* The exercise *
Pull out the items below word for word, starting at the line that contains "Within this photograph, what" and ending at the line that contains "point (14, 392), point", with both of those lines included.

* The input *
[Begin]

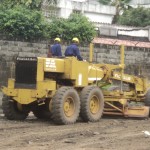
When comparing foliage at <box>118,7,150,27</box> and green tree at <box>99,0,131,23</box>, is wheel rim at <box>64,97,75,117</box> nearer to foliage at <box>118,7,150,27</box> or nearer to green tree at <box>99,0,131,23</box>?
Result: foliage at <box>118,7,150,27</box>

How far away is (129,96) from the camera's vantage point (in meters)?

[End]
[Begin]

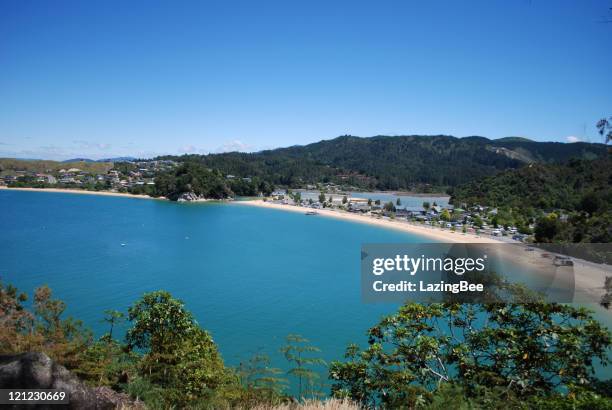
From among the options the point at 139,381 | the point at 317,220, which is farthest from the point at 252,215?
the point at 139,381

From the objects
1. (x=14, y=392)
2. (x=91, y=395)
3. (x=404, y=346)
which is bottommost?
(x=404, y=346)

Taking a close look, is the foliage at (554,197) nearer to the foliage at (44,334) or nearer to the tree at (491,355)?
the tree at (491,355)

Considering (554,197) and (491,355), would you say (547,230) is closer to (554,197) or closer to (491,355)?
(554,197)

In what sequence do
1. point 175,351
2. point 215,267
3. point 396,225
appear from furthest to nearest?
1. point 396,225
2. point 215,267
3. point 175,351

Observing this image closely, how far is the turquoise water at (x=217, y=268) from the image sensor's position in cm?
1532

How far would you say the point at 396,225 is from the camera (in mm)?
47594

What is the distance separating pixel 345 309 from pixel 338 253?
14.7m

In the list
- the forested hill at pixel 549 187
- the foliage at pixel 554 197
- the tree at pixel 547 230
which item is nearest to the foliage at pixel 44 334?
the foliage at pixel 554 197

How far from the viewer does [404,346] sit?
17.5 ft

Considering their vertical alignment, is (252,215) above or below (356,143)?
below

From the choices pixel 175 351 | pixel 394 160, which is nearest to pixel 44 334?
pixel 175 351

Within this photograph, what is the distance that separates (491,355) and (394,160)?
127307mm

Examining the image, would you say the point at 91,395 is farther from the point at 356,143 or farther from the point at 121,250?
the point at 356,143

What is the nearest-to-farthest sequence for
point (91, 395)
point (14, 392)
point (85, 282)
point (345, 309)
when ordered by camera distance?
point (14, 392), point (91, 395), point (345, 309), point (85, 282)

[End]
[Begin]

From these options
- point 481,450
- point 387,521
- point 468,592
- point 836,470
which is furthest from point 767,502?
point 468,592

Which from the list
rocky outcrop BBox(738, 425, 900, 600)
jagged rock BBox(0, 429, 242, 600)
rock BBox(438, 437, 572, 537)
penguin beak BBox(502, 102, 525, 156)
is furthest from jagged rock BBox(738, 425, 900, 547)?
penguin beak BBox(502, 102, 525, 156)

[End]

* Output below *
Within this photograph, what is the distance that separates (491,355) and (394,160)?
127307mm

Examining the image, would you say the point at 91,395 is farther from the point at 356,143 or farther from the point at 121,250?
the point at 356,143

What is the nearest-to-farthest sequence for
point (91, 395)
point (14, 392)
point (85, 282)
point (345, 309)
when ordered by camera distance?
point (14, 392), point (91, 395), point (345, 309), point (85, 282)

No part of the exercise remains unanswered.